TASK DETAILS:
Please rewrite the data below with every "palm plant" changed to "palm tree" and everything else left the same.

....

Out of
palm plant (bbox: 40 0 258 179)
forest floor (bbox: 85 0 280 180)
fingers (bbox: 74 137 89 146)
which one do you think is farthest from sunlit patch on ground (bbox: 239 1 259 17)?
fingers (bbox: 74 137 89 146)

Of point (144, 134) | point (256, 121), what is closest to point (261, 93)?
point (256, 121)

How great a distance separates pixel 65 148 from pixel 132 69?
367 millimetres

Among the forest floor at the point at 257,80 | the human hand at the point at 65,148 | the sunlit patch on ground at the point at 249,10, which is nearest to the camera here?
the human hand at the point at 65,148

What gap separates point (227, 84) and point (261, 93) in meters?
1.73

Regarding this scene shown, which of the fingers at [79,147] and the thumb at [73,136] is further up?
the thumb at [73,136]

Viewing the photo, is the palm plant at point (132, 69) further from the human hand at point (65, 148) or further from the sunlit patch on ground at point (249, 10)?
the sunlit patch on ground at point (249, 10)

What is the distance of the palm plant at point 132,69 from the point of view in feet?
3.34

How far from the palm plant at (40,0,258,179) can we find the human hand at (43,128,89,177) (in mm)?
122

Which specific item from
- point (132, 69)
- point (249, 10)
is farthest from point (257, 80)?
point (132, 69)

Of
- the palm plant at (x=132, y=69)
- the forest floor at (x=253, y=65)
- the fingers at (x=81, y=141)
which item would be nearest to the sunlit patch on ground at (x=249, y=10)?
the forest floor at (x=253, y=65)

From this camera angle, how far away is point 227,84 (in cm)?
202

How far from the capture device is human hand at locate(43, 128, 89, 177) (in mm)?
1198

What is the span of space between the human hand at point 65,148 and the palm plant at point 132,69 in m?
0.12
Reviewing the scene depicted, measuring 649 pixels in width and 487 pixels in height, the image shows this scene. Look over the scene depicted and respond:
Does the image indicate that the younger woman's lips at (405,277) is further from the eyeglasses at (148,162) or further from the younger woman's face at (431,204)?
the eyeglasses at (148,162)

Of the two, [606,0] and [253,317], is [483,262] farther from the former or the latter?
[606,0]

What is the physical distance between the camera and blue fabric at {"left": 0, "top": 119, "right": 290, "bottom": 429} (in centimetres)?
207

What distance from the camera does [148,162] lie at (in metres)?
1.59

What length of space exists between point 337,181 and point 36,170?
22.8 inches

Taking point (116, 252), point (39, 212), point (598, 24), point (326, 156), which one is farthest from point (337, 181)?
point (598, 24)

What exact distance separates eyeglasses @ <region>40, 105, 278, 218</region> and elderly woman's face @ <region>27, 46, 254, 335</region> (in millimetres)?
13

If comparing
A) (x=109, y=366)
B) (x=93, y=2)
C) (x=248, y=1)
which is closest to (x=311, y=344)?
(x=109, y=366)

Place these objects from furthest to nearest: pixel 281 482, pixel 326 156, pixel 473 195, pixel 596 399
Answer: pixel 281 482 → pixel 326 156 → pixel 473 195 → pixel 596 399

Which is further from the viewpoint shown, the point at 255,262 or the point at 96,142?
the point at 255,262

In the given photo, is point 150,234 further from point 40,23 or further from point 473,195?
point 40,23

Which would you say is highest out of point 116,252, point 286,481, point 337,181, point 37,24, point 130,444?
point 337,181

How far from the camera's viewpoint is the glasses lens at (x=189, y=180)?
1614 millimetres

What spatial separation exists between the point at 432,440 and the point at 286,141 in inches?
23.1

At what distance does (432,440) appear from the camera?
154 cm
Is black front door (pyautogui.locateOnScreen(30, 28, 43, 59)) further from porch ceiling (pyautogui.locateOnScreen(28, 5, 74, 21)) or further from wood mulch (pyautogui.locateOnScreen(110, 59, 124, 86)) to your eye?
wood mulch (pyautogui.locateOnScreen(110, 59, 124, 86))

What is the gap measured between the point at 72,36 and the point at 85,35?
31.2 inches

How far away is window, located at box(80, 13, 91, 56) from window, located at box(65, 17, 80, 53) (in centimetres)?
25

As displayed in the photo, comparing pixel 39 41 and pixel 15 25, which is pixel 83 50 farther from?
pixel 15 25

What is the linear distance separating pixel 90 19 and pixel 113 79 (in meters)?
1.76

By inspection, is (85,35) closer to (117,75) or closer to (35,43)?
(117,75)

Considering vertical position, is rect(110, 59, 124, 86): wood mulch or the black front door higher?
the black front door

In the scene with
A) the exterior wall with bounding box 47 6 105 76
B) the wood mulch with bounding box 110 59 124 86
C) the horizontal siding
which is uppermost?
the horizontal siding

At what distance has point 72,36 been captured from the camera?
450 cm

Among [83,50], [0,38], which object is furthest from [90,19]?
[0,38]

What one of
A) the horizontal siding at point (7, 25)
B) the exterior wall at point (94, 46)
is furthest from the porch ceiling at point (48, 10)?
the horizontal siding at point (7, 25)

....

OUTPUT FOR THIS TASK:
Out of
palm tree (bbox: 40 0 258 179)
forest floor (bbox: 85 0 280 180)
fingers (bbox: 74 137 89 146)
which one do you think is farthest from sunlit patch on ground (bbox: 239 1 259 17)?
fingers (bbox: 74 137 89 146)

Of point (144, 134) | point (256, 121), what is closest to point (261, 93)?
point (256, 121)

How great a distance separates pixel 65 148 from pixel 132 69?
367 millimetres

Among the forest floor at the point at 257,80 | the human hand at the point at 65,148 | the sunlit patch on ground at the point at 249,10, which is nearest to the camera here?
the human hand at the point at 65,148

What gap separates point (227, 84) and point (261, 93) in meters?
1.73

Regarding this scene shown, which of the fingers at [79,147] and the thumb at [73,136] is further up?
the thumb at [73,136]

Viewing the photo, is the palm tree at point (132, 69) further from the human hand at point (65, 148) or further from the sunlit patch on ground at point (249, 10)?
the sunlit patch on ground at point (249, 10)

What is the distance of the palm tree at point 132,69 from the point of view in feet?
3.34

How far from the palm tree at (40,0,258,179) can we find the human hand at (43,128,89,177) (in mm)?
122

Which specific item from
- point (132, 69)
- point (249, 10)
is farthest from point (257, 80)?
point (132, 69)

Of
- the palm tree at (x=132, y=69)
- the forest floor at (x=253, y=65)
- the fingers at (x=81, y=141)
which item would be nearest to the sunlit patch on ground at (x=249, y=10)?
the forest floor at (x=253, y=65)

From this camera angle, how far away is point 227,84 (in cm)?
202

How far from the capture device is human hand at locate(43, 128, 89, 177) (in mm)?
1198

What is the span of space between the human hand at point 65,148 and the palm tree at point 132,69 in m?
0.12
Reviewing the scene depicted, measuring 649 pixels in width and 487 pixels in height, the image shows this scene. Look over the scene depicted and respond:
Does the image indicate that the younger woman's lips at (405,277) is further from the eyeglasses at (148,162) or further from the younger woman's face at (431,204)?
the eyeglasses at (148,162)

Of the two, [606,0] and [253,317], is [483,262] farther from the former or the latter?
[606,0]

What is the physical distance between the camera and blue fabric at {"left": 0, "top": 119, "right": 290, "bottom": 429} (in centimetres)?
207

What distance from the camera does [148,162] lie at (in metres)?
1.59

What length of space exists between point 337,181 and point 36,170?
22.8 inches

Taking point (116, 252), point (39, 212), point (598, 24), point (326, 156), which one is farthest from point (337, 181)?
point (598, 24)

What exact distance separates eyeglasses @ <region>40, 105, 278, 218</region> and elderly woman's face @ <region>27, 46, 254, 335</region> (in millimetres)?
13

If comparing
A) (x=109, y=366)
B) (x=93, y=2)
C) (x=248, y=1)
which is closest to (x=311, y=344)?
(x=109, y=366)

Place these objects from furthest to nearest: pixel 281 482, pixel 326 156, pixel 473 195, pixel 596 399
Answer: pixel 281 482 → pixel 326 156 → pixel 473 195 → pixel 596 399

Which is further from the viewpoint shown, the point at 255,262 or the point at 96,142?
the point at 255,262

In the given photo, is point 150,234 further from point 40,23 or further from point 473,195?
point 40,23

Which would you say is highest out of point 116,252, point 286,481, point 337,181, point 37,24, point 130,444?
point 337,181

How far from the camera's viewpoint is the glasses lens at (x=189, y=180)?
1614 millimetres

What spatial separation exists between the point at 432,440 and the point at 286,141 in inches?
23.1

At what distance does (432,440) appear from the camera?
154 cm
Is black front door (pyautogui.locateOnScreen(30, 28, 43, 59)) further from porch ceiling (pyautogui.locateOnScreen(28, 5, 74, 21)) or further from wood mulch (pyautogui.locateOnScreen(110, 59, 124, 86)) to your eye?
wood mulch (pyautogui.locateOnScreen(110, 59, 124, 86))

What is the gap measured between the point at 72,36 and the point at 85,35?
31.2 inches

How far away is window, located at box(80, 13, 91, 56) from window, located at box(65, 17, 80, 53) (in centimetres)?
25

As displayed in the photo, comparing pixel 39 41 and pixel 15 25, which is pixel 83 50 farther from?
pixel 15 25

What is the linear distance separating pixel 90 19 and pixel 113 79 (in meters)?
1.76

By inspection, is (85,35) closer to (117,75) or closer to (35,43)?
(117,75)

Considering vertical position, is rect(110, 59, 124, 86): wood mulch or the black front door higher?
the black front door

In the scene with
A) the exterior wall with bounding box 47 6 105 76
B) the wood mulch with bounding box 110 59 124 86
C) the horizontal siding
which is uppermost?
the horizontal siding

At what distance has point 72,36 been captured from the camera?
450 cm

Among [83,50], [0,38], which object is furthest from [90,19]?
[0,38]

What one of
A) the horizontal siding at point (7, 25)
B) the exterior wall at point (94, 46)
is furthest from the porch ceiling at point (48, 10)?
the horizontal siding at point (7, 25)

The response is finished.